- Travellers to Argentina should get hepatitis A and typhoid vaccinations, because you can get both these diseases through contaminated food and water in the country, regardless of where you're staying.
- If you intend to get a tattoo or piercing, have sex with a new partner, or you may require medical procedures, you should consider getting a hepatitis B vaccination. Hepatitis B is spread through sexual contact, contaminated needles and blood products.
- Travellers who are likely to have contact with animals should get a rabies vaccine.
- And if you're heading to the north or northeast of Argentina, you should get a yellow fever vaccine.
Yellow fever is a serious mosquito-transmitted viral disease that can cause serious illness and death. While some people will only be mildly affected, in most cases symptoms are severe and may appear in two stages. In the first stage sufferers will run a fever and have muscle pain, nausea, vomiting, headaches and weakness. Between 15–25% of those who have been infected will move into the second, toxic stage of the disease, of whom half will die within 10 to 14 days. Yellow fever can't be treated, though medication can relieve some of its symptoms.
There is a risk of contracting yellow fever in the north and northeast areas of Argentina, in the Misiones Province (including Iguazu Falls) and parts of Corrientes Province (Beron de Astrada, Capital, General Alvear, General Paz, Itati, Ituzaingo, Paso de los Libres, San Cosme, San Martin, San Miguel and Santo Tome). If you plan to travel to these areas, you'll need a yellow fever vaccination.
To get the jab, you'll need to go to an approved yellow fever vaccination clinic, which will be able to provide you with a special certificate in a form approved by the World Health Organization. You'll be protected 10 days from the day you get the jab, and it'll last for life.
If you visit areas that have a risk of yellow fever, you won't be allowed into some countries without your certificate. Australian customs officers may ask for proof of a yellow fever vaccination, but they won't prevent you from re-entering the country. You'll be given an information card and told to look out for symptoms over the next few days.
Where can you get a yellow fever vaccination?
To find your nearest yellow fever vaccination clinic, contact your local health department.

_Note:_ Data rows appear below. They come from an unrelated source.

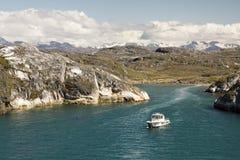 Плавая шлюпка на фьорде Стоковые Фотографии RF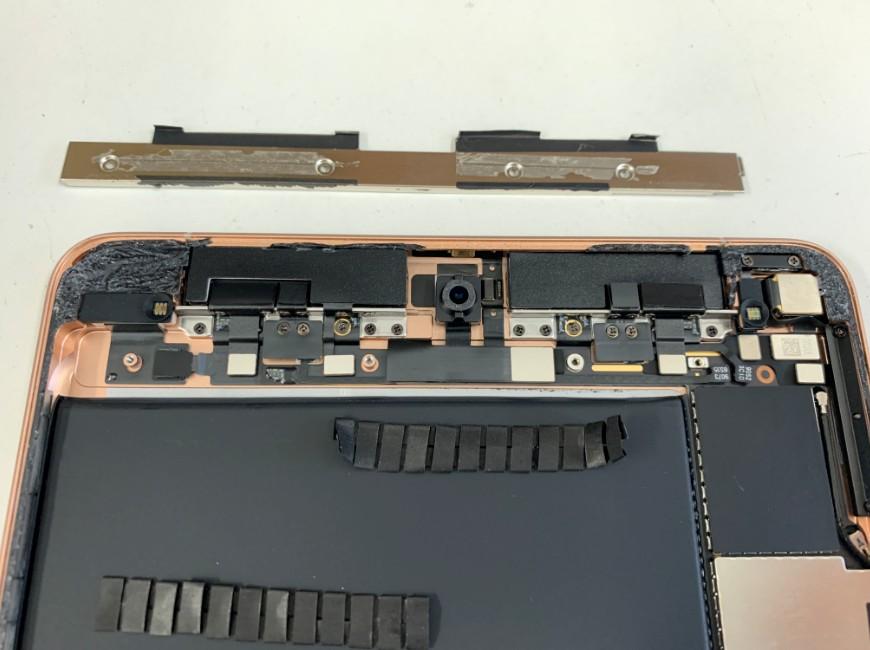 本体上部のプレートを剥がしたiPad mini5
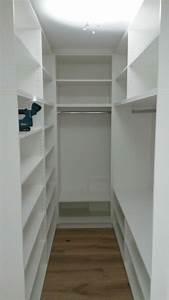 Ankleidezimmer Kleiner Raum Begehbarer Kleiderschrank Planen 50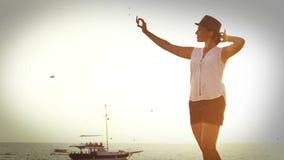 metraggio di effetto del Vecchio-film di una donna che prende l'immagine del selfie sulla vacanza stock footage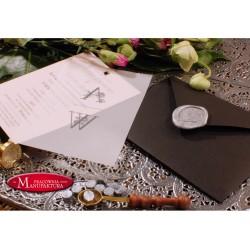 zaproszenie w pudrowym różu z pergaminem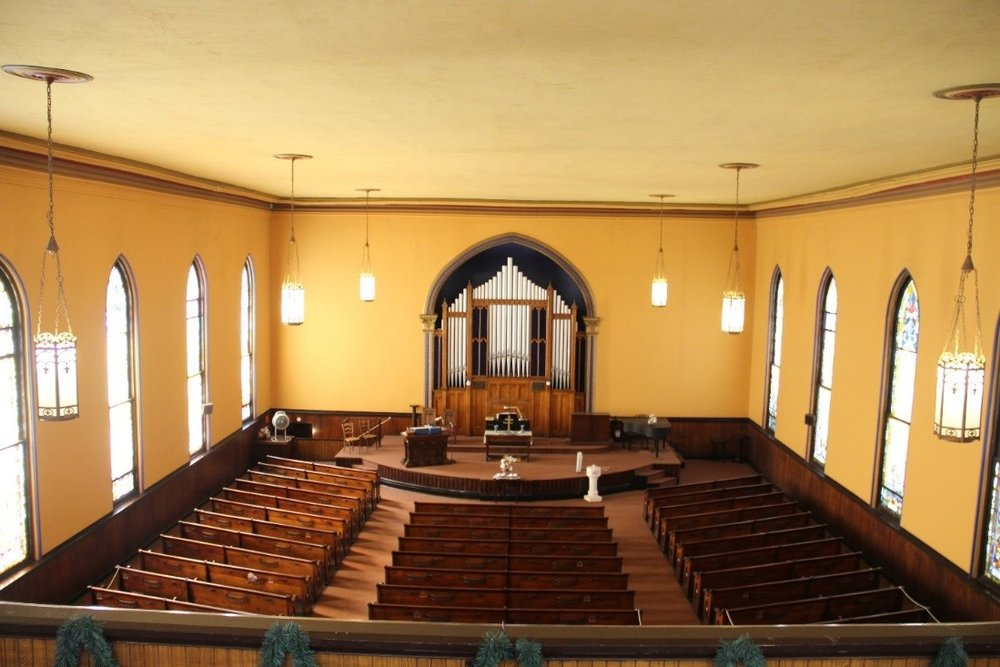 44 View south showing overview of sanctuary from the balcony..jpg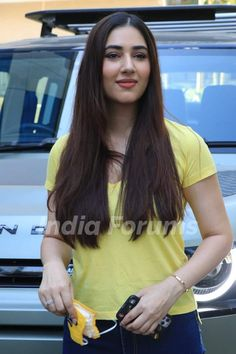 Bollywood Celebrities, Bollywood Actress, Sony Tv, Parma, Indian Outfits, Clothing Ideas, Life Quotes, Outfit Ideas, Celebrity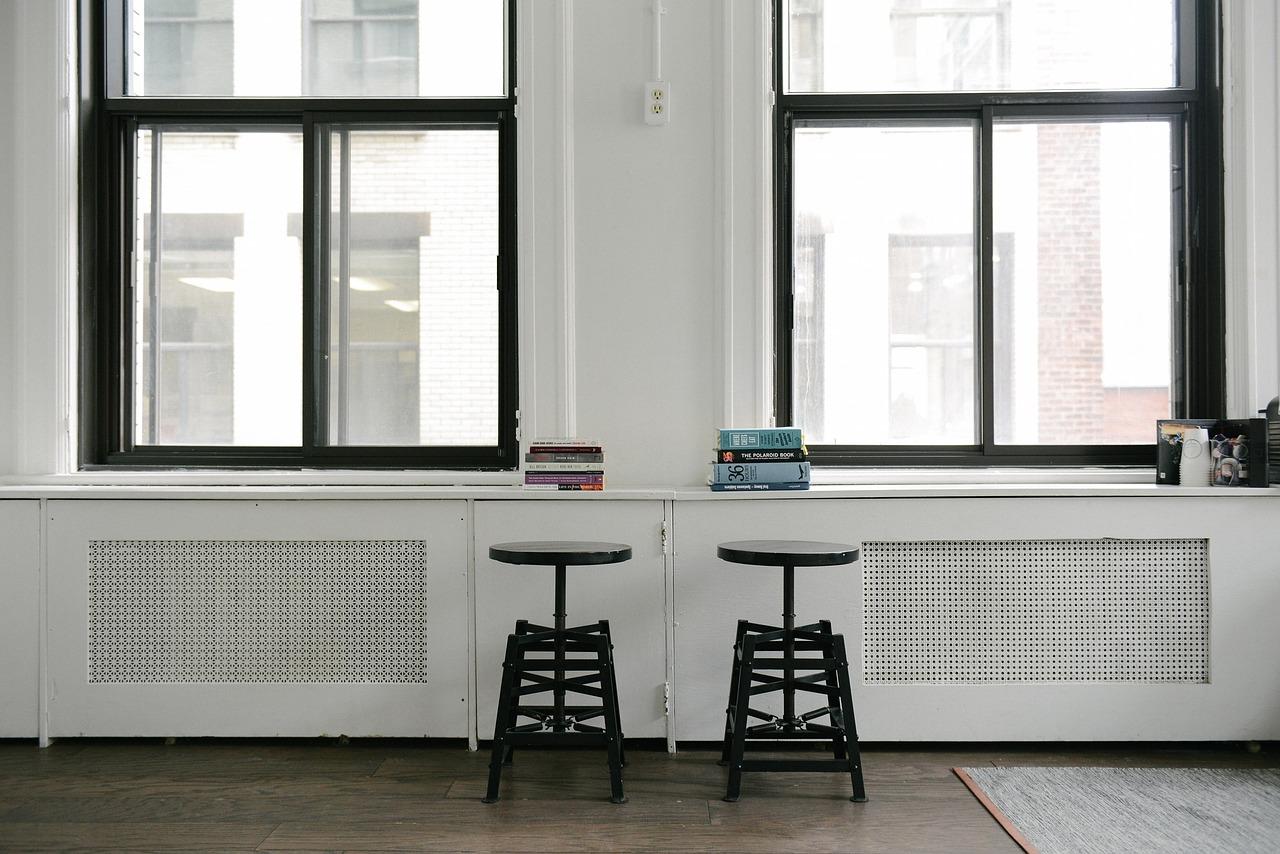 2 Stühle zwischen 2 Fenstern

Australian Capital Territory
Communicable Disease Control
ACT Department of Health
Phone: (02) 6205 2300
ACT Yellow Fever Vaccination Centres
New South Wales
Public Health Units
NSW Department of Health
Phone: 1300 066 055
NSW Yellow Fever Vaccination Centres
NT Centre for Disease Control
Department of Health and Families
Phone: (08) 8922 8044
NT Yellow Fever Vaccination Centres
Communicable Diseases Unit
Phone: (07) 3328 9724
QLD Yellow Fever Vaccination Centres
Department of Health
Phone: 1300 232 272
SA Yellow Fever Vaccination Centres
Communicable Disease Prevention Unit
Phone: 1800 671 738
Tas Yellow Fever Vaccination Centres
Department of Health
Phone: 1300 882 008
Vic Yellow Fever Vaccination Centres
Department of Health Western Australia
Phone: (08) 9388 4878
WA Yellow Fever Vaccination Centres
Northern areas of Argentina including Tucuman Province are currently experiencing an outbreak of the Zika virus. The illness is often asymptomatic, though one in five infected people will suffer flu-like symptoms for a few days. Some people may get a fever, rash, severe headache, joint pain, and muscle or bone pain, though in most cases they will not need to go to the hospital.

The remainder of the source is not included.